Leader-follower replication, also called primary-secondary or master-standby, is the most common way to replicate a database. One node is designated the leader and is the only node that accepts writes; it then streams its changes to one or more followers, which apply the changes and serve read-only queries. PostgreSQL describes the roles directly: “Servers that can modify data are called read/write, master or primary servers. Servers that track changes in the primary are called standby or secondary servers.”
MongoDB’s replica sets work the same way. “The primary node receives all write operations” and “records all changes to its data sets in its operation log, that is, the oplog. The secondaries replicate the primary’s oplog and apply the operations to their data sets such that the secondaries’ data sets reflect the primary’s data set.” Because every write funnels through one node, the leader always has a single, authoritative ordering of writes, which makes strong consistency on the leader simple to reason about.
The scheme also distinguishes how much a follower can do. PostgreSQL notes that “a standby server that cannot be connected to until it is promoted to a primary server is called a warm standby server, and one that can accept connections and serves read-only queries is called a hot standby server.” Hot standbys add read throughput by serving queries; warm standbys exist purely as a backup ready to take over.

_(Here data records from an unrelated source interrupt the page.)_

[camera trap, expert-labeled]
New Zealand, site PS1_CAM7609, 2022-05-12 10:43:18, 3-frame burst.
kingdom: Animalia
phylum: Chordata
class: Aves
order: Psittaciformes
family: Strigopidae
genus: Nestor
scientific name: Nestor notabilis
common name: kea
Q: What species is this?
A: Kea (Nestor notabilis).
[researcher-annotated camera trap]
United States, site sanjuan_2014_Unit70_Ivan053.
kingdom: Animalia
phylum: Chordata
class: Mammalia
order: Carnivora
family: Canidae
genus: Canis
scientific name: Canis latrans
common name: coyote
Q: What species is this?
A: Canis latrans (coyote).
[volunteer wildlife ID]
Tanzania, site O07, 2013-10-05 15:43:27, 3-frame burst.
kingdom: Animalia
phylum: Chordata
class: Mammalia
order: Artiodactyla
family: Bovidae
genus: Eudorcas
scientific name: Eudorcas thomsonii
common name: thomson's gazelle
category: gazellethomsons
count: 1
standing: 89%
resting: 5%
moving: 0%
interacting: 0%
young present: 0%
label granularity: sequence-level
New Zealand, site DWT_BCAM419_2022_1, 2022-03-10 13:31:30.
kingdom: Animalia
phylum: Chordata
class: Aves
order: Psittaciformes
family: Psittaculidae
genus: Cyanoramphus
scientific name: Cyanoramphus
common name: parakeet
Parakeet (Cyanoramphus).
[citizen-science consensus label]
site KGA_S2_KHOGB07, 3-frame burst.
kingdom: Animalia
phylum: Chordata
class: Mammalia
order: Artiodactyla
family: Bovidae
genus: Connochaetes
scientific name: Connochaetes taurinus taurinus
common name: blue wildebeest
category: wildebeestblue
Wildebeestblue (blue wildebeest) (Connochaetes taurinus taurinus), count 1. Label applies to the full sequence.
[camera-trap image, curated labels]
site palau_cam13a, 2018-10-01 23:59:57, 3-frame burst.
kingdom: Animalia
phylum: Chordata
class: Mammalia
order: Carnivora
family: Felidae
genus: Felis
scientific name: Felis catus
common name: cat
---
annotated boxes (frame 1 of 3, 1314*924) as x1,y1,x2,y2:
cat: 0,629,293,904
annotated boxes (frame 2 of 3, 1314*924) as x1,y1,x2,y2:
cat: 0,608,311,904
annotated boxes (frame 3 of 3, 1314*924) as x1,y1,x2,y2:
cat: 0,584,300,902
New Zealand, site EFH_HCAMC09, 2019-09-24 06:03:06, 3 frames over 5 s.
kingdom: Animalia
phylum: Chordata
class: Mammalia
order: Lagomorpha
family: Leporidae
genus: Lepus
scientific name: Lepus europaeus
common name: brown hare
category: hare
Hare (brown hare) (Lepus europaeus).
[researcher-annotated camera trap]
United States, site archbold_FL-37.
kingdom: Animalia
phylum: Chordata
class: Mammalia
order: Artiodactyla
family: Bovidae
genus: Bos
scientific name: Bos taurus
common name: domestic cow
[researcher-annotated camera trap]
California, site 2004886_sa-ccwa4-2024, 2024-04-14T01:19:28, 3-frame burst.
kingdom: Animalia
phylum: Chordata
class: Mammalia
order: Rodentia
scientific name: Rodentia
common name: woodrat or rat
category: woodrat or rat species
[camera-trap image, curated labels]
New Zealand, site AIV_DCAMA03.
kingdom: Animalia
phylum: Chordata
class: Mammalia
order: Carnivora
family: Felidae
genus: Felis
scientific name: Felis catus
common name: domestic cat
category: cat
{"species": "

The weakness of the scheme is that write availability depends on the leader. If the leader fails, no writes can proceed until a follower is promoted to take its place, a process called failover. MongoDB automates this with elections: when a primary stops communicating “for more than the configured electionTimeoutMillis period (10 seconds by default), an eligible secondary calls for an election to nominate itself as the new primary.” Failover is the moment where leader-follower systems are most fragile, and doing it safely is what makes consensus and quorums necessary.